The next challenge was deciding where to leave the coast from. Should we go from the Whitsundays or head further north? We researched information about the islands that most appealed to us, considered the wind angle if we departed from Airlie Beach Vs Townsville. It became obvious that the further north up the coast we left from, the more we would need to sail east to get to where we wanted, and this would mean a hard run windward. Our preference was to sail NE with moderate trade winds for a more comfortable passage. So Airlie Beach was it!
When to go?
Both crews had to be free of social commitments. With all of us hosting guests on board during July and wanting to catch up with cruising friends, we aimed for an August expedition. This is why we have been at the Whitsundays longer than originally intended. As soon as our respective guests left us, we readied the boats, provisioned well and were ready to go.
We were looking for several days of 15 to 20 knot south east or less to embark on a 30 hour ocean passage. The Coral Sea Islands provide reasonable shelter from trade winds and ocean swells, so once there, we can hide from stronger conditions if needed and not have to scurry back to the mainland. But we did not want to beat into wind for hours on end to get there. We did not have to wait for long to get a favourable forecast.
Which islands and reefs?
On our target list this time are East Diamond Islet, Coringa Islets, Herald Cays, the Flinders Group, Flora Reef… There are many more we would like to visit, but that might be on the wish list for another trip as the Coral Sea Islands Territory is so vast. We have no set timeframes nor itinerary. We will just have to see how we feel and what the weather allows us to do.
And now we are off!
We left Airlie Beach on Tuesday 2nd of August for the Southern end the Whitsundays at Windy Bay, Hazelwood Island for a good wind angle. Then early Wednesday morning, full of excitement, we headed towards the Circular Quay Reef, got through the Great Barrier Reef and out to the Coral Sea, bound for East Diamond Islet, a big overnight leg of about 256nm. Chris got to spend her birthday at the jewel of the Coral Sea!
We have no internet, phone or email coverage while out in the wilderness. We will therefore not be posting our usual weekly blogs until we get back inshore. The weather will dictate how long we are out of contact for, which could be a couple of weeks or up to a month.
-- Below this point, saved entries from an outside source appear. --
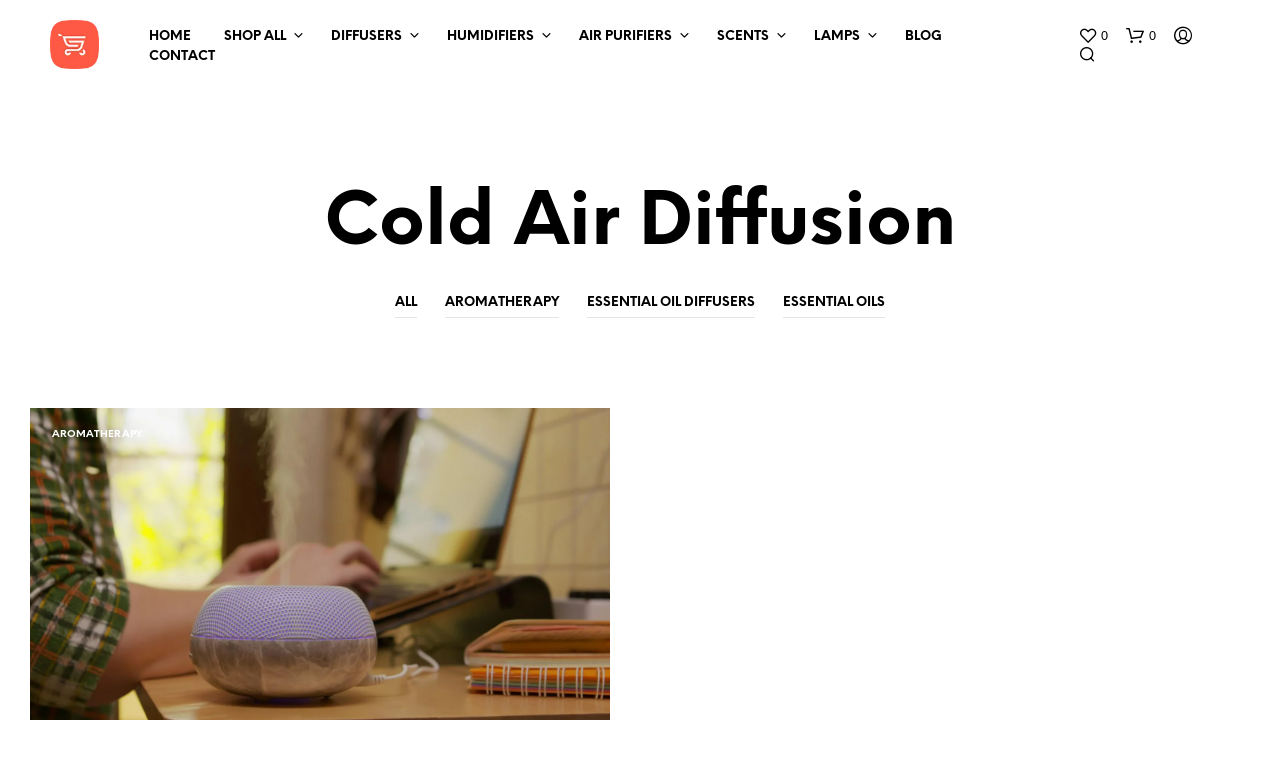

--- FILE ---
content_type: application/x-javascript
request_url: https://www.omsint.com/wp-content/themes/shopkeeper/js/public/blog-ajax.js?ver=2.9.993
body_size: 646
content:
jQuery(function($) {

	"use strict";

	$('#masonry_grid').addClass('fade-in');

	if (!$('body').hasClass('search')) {

		if (getbowtied_scripts_vars.pagination_blog == 'load_more_button' || getbowtied_scripts_vars.pagination_blog == 'infinite_scroll') {

			if ($('.posts-navigation').length) {

				$('.posts-navigation').before('<div class="getbowtied_blog_ajax_load_button"><a getbowtied_blog_ajax_load_more_processing="0">'+getbowtied_scripts_vars.ajax_load_more_locale+'</a></div>');

				if (getbowtied_scripts_vars.pagination_blog == 'infinite_scroll') {
					$('.getbowtied_blog_ajax_load_button').addClass('getbowtied_blog_ajax_load_more_hidden');
				}

				if ($('.posts-navigation a.next').length == 0) {
					$('.getbowtied_blog_ajax_load_button').addClass('getbowtied_blog_ajax_load_more_hidden');
				}
			}

			$('.posts-navigation').hide();
			$('.blog-posts > .blog-post').addClass('getbowtied_blog_ajax_load_more_item_visible');


			$('body').on('click', '.getbowtied_blog_ajax_load_button a', function(e) {

				e.preventDefault();

				if ($('.posts-navigation a.next').length) {

					$('.getbowtied_blog_ajax_load_button a').attr('getbowtied_blog_ajax_load_more_processing', 1);
					var href = $('.posts-navigation a.next').attr('href');

					$('.getbowtied_blog_ajax_load_button').fadeOut(200, function(){
						$('.posts-navigation').before('<div class="getbowtied_blog_ajax_load_more_loader"><span>'+getbowtied_scripts_vars.ajax_loading_locale+'</span></div>');
					});

					$.get(href, function(response) {

						$('.posts-navigation').html($(response).find('.posts-navigation').html());

						var i= 0;

						$(response).find('.blog-posts > .blog-post').each(function() {

							 if ( getbowtied_scripts_vars.layout_blog == "layout-1" ) {
								i++;
								$(this).addClass('loaded delay-'+i);

								var grid = document.querySelector('#masonry_grid');
								var item = document.createElement('li');


								salvattore.appendElements(grid, [item]);
								item.outerHTML = $(this).prop('outerHTML');

							 } else {

								i++;
								$(this).addClass('loaded delay-'+i);

								$('.blog-posts > .blog-post:last').after($(this));

							 }

						});

						$('.getbowtied_blog_ajax_load_more_loader').fadeOut(200, function(){
							$(this).remove();
							$('.getbowtied_blog_ajax_load_button').show();
							$('.getbowtied_blog_ajax_load_button a').attr('getbowtied_blog_ajax_load_more_processing', 0);
						});

						if ($('.posts-navigation a.next').length == 0) {
							$('.getbowtied_blog_ajax_load_button').addClass('finished').removeClass('getbowtied_blog_ajax_load_more_hidden');
							$('.getbowtied_blog_ajax_load_button a').show().html(getbowtied_scripts_vars.ajax_no_more_items_locale).addClass('disabled');
						}
					});

				} else {

					$('.getbowtied_blog_ajax_load_button').addClass('finished').removeClass('getbowtied_blog_ajax_load_more_hidden');
					$('.getbowtied_blog_ajax_load_button a').show().html(getbowtied_scripts_vars.ajax_no_more_items_locale).addClass('disabled');
				}
			});
		}

		if (getbowtied_scripts_vars.pagination_blog == 'infinite_scroll') {

			var buffer_pixels = Math.abs(0);

			$(window).on( 'scroll', function() {

				if ($('.blog-posts').length) {

					var a = $('.blog-posts').offset().top + $('.blog-posts').outerHeight();
					var b = a - $(window).scrollTop();

					if ((b - buffer_pixels) < $(window).height()) {
						if ($('.getbowtied_blog_ajax_load_button a').attr('getbowtied_blog_ajax_load_more_processing') == 0) {
							$('.getbowtied_blog_ajax_load_button a').trigger('click');
						}
					}
				}
			});
		}
	}
});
So we ask you to be patient and bear with us. There will be lots to share when we get back.
You will be able to track where we are via our satellite link on PredictWind. Either go to our website and follow the link or copy this address into your browser:
This hopefully will be much easier to follow than the spider web of the past few weeks around the Whitsunday Islands. We are now adding short descriptions of our anchorages on the satellite link so you will get more information on what we are up to than just a dot on the map, but no photos while we are far offshore.